Transcribe each record below word for word.

══ DATA TO USE ══

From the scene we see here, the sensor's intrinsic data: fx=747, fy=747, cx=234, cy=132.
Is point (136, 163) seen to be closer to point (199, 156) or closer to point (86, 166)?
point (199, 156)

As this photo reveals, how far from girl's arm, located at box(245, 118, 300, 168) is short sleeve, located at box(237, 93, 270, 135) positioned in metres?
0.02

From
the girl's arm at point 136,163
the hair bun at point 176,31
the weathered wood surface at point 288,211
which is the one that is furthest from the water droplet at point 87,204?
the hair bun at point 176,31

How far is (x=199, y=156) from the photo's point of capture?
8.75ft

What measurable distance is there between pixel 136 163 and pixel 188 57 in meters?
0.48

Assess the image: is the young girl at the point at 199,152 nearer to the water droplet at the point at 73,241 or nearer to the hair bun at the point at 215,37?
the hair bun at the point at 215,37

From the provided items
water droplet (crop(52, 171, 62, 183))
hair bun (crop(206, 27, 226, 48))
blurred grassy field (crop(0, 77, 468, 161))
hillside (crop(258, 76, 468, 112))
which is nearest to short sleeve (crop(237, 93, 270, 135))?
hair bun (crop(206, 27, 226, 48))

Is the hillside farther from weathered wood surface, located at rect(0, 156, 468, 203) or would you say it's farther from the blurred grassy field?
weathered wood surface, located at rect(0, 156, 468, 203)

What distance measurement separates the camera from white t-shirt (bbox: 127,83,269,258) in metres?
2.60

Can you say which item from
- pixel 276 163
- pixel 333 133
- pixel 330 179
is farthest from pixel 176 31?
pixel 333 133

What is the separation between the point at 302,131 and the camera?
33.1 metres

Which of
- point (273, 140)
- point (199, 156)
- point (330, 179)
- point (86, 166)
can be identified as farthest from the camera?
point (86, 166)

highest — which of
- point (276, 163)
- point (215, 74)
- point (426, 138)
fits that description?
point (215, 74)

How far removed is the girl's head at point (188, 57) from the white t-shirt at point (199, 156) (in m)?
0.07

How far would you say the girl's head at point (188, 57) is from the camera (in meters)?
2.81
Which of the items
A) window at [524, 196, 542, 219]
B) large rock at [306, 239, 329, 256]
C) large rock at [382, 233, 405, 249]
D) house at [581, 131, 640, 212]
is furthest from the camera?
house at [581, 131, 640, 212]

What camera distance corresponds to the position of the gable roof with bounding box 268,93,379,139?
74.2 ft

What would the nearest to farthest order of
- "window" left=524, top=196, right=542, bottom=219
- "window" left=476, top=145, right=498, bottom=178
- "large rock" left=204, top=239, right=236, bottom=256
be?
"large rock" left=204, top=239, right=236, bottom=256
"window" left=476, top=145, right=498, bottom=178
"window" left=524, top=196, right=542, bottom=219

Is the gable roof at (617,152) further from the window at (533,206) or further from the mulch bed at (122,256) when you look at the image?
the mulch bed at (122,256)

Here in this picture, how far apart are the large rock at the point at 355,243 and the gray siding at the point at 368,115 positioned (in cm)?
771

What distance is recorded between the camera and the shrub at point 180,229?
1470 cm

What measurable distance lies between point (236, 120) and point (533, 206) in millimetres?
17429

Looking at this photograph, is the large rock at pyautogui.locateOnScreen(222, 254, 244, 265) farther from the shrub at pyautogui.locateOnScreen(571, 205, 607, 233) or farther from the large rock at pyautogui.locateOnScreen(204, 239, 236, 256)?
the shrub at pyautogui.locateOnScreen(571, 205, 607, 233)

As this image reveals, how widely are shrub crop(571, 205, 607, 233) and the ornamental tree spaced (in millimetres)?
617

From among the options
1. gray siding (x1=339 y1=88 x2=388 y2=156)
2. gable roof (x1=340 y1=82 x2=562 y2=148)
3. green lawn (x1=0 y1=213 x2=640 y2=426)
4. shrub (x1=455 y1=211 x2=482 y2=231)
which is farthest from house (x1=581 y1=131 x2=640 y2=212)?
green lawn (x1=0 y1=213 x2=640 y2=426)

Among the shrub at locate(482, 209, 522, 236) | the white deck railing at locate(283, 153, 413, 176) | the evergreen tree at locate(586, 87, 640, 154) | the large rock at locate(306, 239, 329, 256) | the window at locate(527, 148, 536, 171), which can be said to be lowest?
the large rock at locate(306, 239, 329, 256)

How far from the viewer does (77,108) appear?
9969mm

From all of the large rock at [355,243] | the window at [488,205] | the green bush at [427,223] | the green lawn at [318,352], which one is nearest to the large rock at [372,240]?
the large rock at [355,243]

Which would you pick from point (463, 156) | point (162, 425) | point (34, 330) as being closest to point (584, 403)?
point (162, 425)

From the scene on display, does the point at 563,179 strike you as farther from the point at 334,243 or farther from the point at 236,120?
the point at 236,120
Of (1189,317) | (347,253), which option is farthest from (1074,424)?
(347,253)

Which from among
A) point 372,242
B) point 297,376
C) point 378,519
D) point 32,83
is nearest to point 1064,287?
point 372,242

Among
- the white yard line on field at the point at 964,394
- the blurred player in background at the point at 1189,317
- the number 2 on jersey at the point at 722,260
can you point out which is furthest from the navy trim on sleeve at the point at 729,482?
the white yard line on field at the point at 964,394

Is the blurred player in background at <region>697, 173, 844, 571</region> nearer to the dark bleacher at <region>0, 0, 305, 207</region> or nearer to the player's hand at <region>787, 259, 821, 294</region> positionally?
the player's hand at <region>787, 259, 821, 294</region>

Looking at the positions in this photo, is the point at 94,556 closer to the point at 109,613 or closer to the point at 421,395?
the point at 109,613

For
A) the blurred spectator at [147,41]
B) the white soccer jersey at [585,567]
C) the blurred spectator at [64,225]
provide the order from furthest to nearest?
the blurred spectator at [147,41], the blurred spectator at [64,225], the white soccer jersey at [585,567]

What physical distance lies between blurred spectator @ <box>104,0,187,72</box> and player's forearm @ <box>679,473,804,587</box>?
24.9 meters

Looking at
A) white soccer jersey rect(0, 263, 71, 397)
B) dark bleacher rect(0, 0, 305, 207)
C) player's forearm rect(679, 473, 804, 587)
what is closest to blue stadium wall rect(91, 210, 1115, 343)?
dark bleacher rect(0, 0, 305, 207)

═══

### ANSWER TO THIS TASK:
From the scene we see here, the sensor's intrinsic data: fx=747, fy=747, cx=234, cy=132.
Is point (136, 163) seen to be closer to point (199, 156) or closer to point (86, 166)?
point (199, 156)

As this photo reveals, how far from girl's arm, located at box(245, 118, 300, 168) is short sleeve, located at box(237, 93, 270, 135) positioned in metres?
0.02

From
the girl's arm at point 136,163
the hair bun at point 176,31
the weathered wood surface at point 288,211
which is the one that is furthest from the water droplet at point 87,204?
the hair bun at point 176,31

How far is (x=199, y=156) from the photo's point of capture?
8.75ft

What measurable distance is there between pixel 136 163 and pixel 188 57 in meters?
0.48

Assess the image: is the young girl at the point at 199,152 nearer to the water droplet at the point at 73,241 or nearer to the hair bun at the point at 215,37?
the hair bun at the point at 215,37

From the provided items
water droplet (crop(52, 171, 62, 183))
hair bun (crop(206, 27, 226, 48))
blurred grassy field (crop(0, 77, 468, 161))
hillside (crop(258, 76, 468, 112))
which is nearest to short sleeve (crop(237, 93, 270, 135))?
hair bun (crop(206, 27, 226, 48))

Is the hillside farther from weathered wood surface, located at rect(0, 156, 468, 203) or would you say it's farther from the blurred grassy field?
weathered wood surface, located at rect(0, 156, 468, 203)

What distance measurement separates the camera from white t-shirt (bbox: 127,83,269,258) in metres?
2.60

Can you say which item from
- pixel 276 163
- pixel 333 133
- pixel 330 179
is farthest from pixel 176 31?
pixel 333 133

What is the separation between the point at 302,131 and the camera?
33.1 metres

Which of
- point (273, 140)
- point (199, 156)
- point (330, 179)
- point (86, 166)
can be identified as farthest from the camera?
point (86, 166)

highest — which of
- point (276, 163)
- point (215, 74)
- point (426, 138)
fits that description?
point (215, 74)

How far removed is the girl's head at point (188, 57) from the white t-shirt at point (199, 156) (in m)?
0.07

How far would you say the girl's head at point (188, 57) is from the camera (in meters)?
2.81
Which of the items
A) window at [524, 196, 542, 219]
B) large rock at [306, 239, 329, 256]
C) large rock at [382, 233, 405, 249]
D) house at [581, 131, 640, 212]
is furthest from the camera?
house at [581, 131, 640, 212]

What camera distance corresponds to the position of the gable roof with bounding box 268,93,379,139?
74.2 ft

What would the nearest to farthest order of
- "window" left=524, top=196, right=542, bottom=219
- "window" left=476, top=145, right=498, bottom=178
- "large rock" left=204, top=239, right=236, bottom=256
be?
"large rock" left=204, top=239, right=236, bottom=256
"window" left=476, top=145, right=498, bottom=178
"window" left=524, top=196, right=542, bottom=219

Is the gable roof at (617,152) further from the window at (533,206) or further from the mulch bed at (122,256) when you look at the image?
the mulch bed at (122,256)

Here in this picture, how far apart are the large rock at the point at 355,243 and the gray siding at the point at 368,115 positioned (in cm)?
771

What distance is recorded between the camera and the shrub at point 180,229?
1470 cm

What measurable distance lies between point (236, 120) and point (533, 206) in millimetres?
17429

Looking at this photograph, is the large rock at pyautogui.locateOnScreen(222, 254, 244, 265) farther from the shrub at pyautogui.locateOnScreen(571, 205, 607, 233) or farther from the large rock at pyautogui.locateOnScreen(204, 239, 236, 256)?
the shrub at pyautogui.locateOnScreen(571, 205, 607, 233)

As this image reveals, how widely are shrub crop(571, 205, 607, 233) and the ornamental tree spaced (in millimetres)?
617

From among the options
1. gray siding (x1=339 y1=88 x2=388 y2=156)
2. gable roof (x1=340 y1=82 x2=562 y2=148)
3. green lawn (x1=0 y1=213 x2=640 y2=426)
4. shrub (x1=455 y1=211 x2=482 y2=231)
which is farthest from house (x1=581 y1=131 x2=640 y2=212)?
green lawn (x1=0 y1=213 x2=640 y2=426)

Among the shrub at locate(482, 209, 522, 236) | the white deck railing at locate(283, 153, 413, 176) | the evergreen tree at locate(586, 87, 640, 154) | the large rock at locate(306, 239, 329, 256) | the window at locate(527, 148, 536, 171), which can be said to be lowest?
the large rock at locate(306, 239, 329, 256)

How far from the viewer does (77,108) appear?
9969mm

From all of the large rock at [355,243] | the window at [488,205] | the green bush at [427,223] | the green lawn at [318,352], which one is nearest to the large rock at [372,240]?
the large rock at [355,243]

Which would you pick from point (463, 156) | point (162, 425) | point (34, 330) as being closest to point (584, 403)?
point (162, 425)

From the scene on display, does the point at 563,179 strike you as farther from the point at 334,243 or farther from the point at 236,120?
the point at 236,120
Of (1189,317) | (347,253), which option is farthest from (1074,424)?
(347,253)

Which from among
A) point 372,242
B) point 297,376
C) point 378,519
D) point 32,83
is nearest to point 1064,287?
point 372,242

Among
- the white yard line on field at the point at 964,394
- the blurred player in background at the point at 1189,317
- the number 2 on jersey at the point at 722,260
can you point out which is furthest from the navy trim on sleeve at the point at 729,482?
the white yard line on field at the point at 964,394

Is the blurred player in background at <region>697, 173, 844, 571</region> nearer to the dark bleacher at <region>0, 0, 305, 207</region> or nearer to the player's hand at <region>787, 259, 821, 294</region> positionally?
the player's hand at <region>787, 259, 821, 294</region>

Looking at the positions in this photo, is the point at 94,556 closer to the point at 109,613 or closer to the point at 421,395?
the point at 109,613

For
A) the blurred spectator at [147,41]
B) the white soccer jersey at [585,567]
C) the blurred spectator at [64,225]
provide the order from furthest to nearest?
the blurred spectator at [147,41], the blurred spectator at [64,225], the white soccer jersey at [585,567]

What physical distance lies between blurred spectator @ <box>104,0,187,72</box> and player's forearm @ <box>679,473,804,587</box>?
24.9 meters

Looking at
A) white soccer jersey rect(0, 263, 71, 397)
B) dark bleacher rect(0, 0, 305, 207)
C) player's forearm rect(679, 473, 804, 587)
what is closest to blue stadium wall rect(91, 210, 1115, 343)?
dark bleacher rect(0, 0, 305, 207)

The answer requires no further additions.